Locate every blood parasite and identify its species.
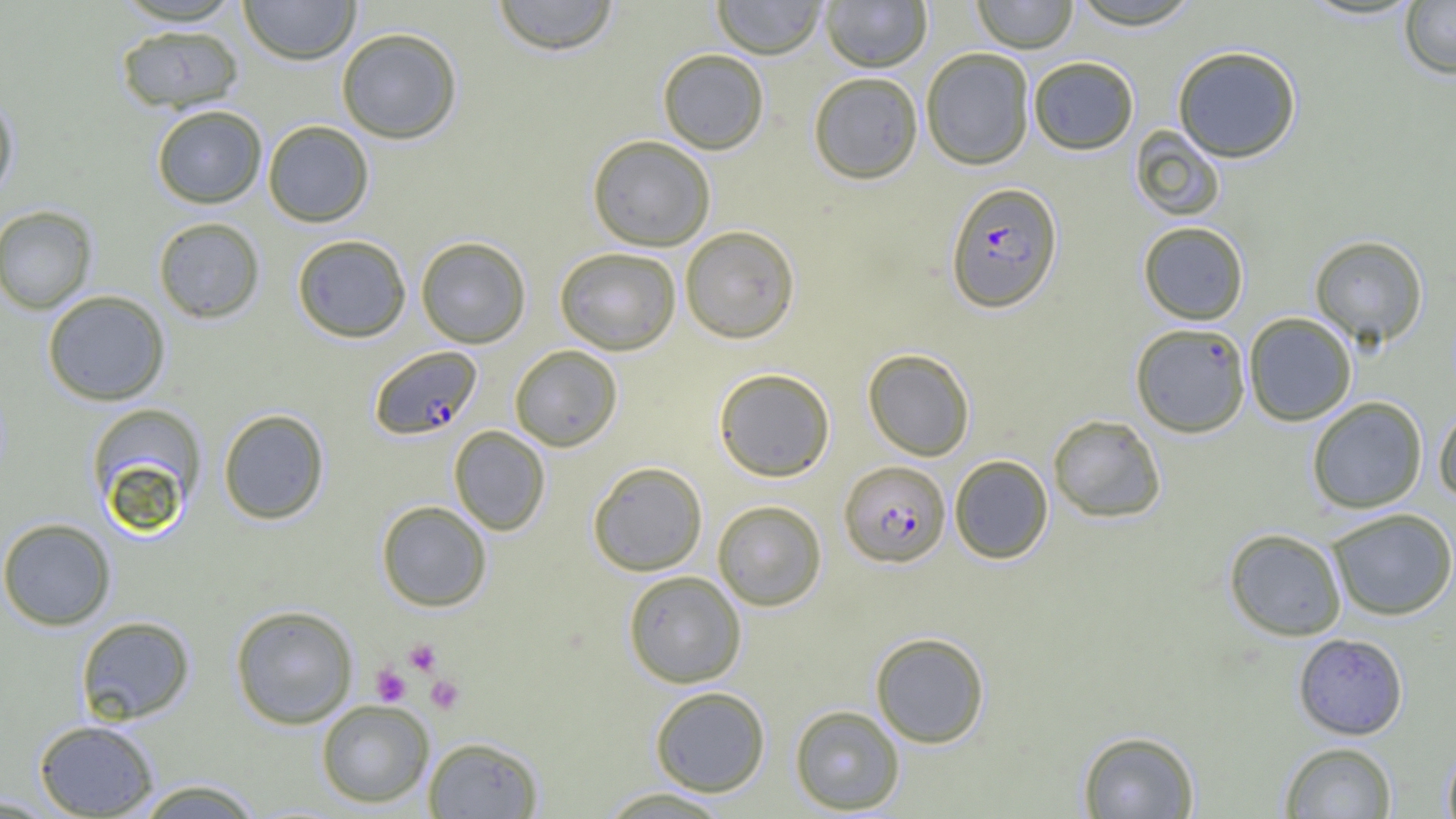
Approximate bounding boxes as (x1, y1, x2, y2) in pixels.
Plasmodium falciparum-infected red blood cells: (945, 181, 1063, 313), (1131, 323, 1251, 437), (369, 345, 482, 440), (840, 460, 950, 566).
No Plasmodium ovale, Plasmodium malariae, Plasmodium vivax, Babesia divergens, or Trypanosoma brucei observed.

Summary:
  - Uninfected red blood cell locations: (111, 0, 246, 26), (239, 0, 360, 65), (490, 0, 620, 55), (712, 0, 827, 59), (820, 0, 933, 73), (971, 0, 1078, 53), (1066, 0, 1204, 30), (1399, 1, 1456, 79), (115, 25, 244, 114), (336, 27, 463, 144), (1172, 45, 1302, 163), (921, 47, 1035, 169), (657, 48, 769, 154), (1028, 55, 1139, 155), (808, 71, 923, 184), (0, 92, 19, 204), (152, 104, 267, 208), (263, 120, 374, 227), (1130, 126, 1225, 221), (587, 134, 716, 251), (0, 205, 98, 314), (152, 217, 265, 324), (1138, 221, 1249, 325), (679, 225, 800, 343), (291, 234, 412, 342), (1309, 234, 1428, 347), (415, 236, 531, 348), (554, 247, 682, 356), (42, 290, 170, 406), (1243, 312, 1357, 426), (509, 345, 623, 451), (863, 348, 975, 461), (713, 367, 835, 482), (1306, 396, 1428, 514), (86, 402, 208, 532), (1433, 407, 1456, 503), (218, 408, 330, 525), (1048, 414, 1166, 523), (449, 426, 550, 536), (949, 455, 1054, 564), (588, 461, 708, 576), (712, 500, 827, 611), (376, 501, 491, 611), (1326, 508, 1455, 621), (0, 517, 117, 630), (1224, 528, 1347, 641), (623, 570, 746, 688), (230, 604, 358, 729), (75, 616, 195, 725), (870, 631, 990, 748), (1293, 633, 1409, 740), (649, 686, 771, 796), (316, 699, 434, 808), (790, 705, 905, 814), (33, 719, 159, 818), (1077, 729, 1200, 818), (422, 736, 544, 818), (1279, 741, 1397, 818), (1442, 742, 1456, 819), (132, 778, 264, 819), (596, 786, 735, 818), (0, 794, 61, 817)
  - Platelet locations: (403, 639, 442, 676), (371, 665, 411, 706), (425, 674, 465, 714)
  - Slide-level diagnosis: Plasmodium falciparum
  - Magnification: 1000x
  - Preparation: thin blood film
  - Field of view: one of a larger specimen
  - Modality: optical microscopy
  - Image size: 1456×819 pixels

##########

• _Directions for this task_:
After dropping the pictures, please set down the lines from the beginning of the listing through the line containing "Plasmodium falciparum-infected red", both included, exactly as they stand.

• _Final answer_:
Locate every blood parasite and identify its species.
Approximate bounding boxes as (x1, y1, x2, y2) in pixels.
Plasmodium falciparum-infected red blood cells: (945, 181, 1063, 313), (1131, 323, 1251, 437), (369, 345, 482, 440), (840, 460, 950, 566).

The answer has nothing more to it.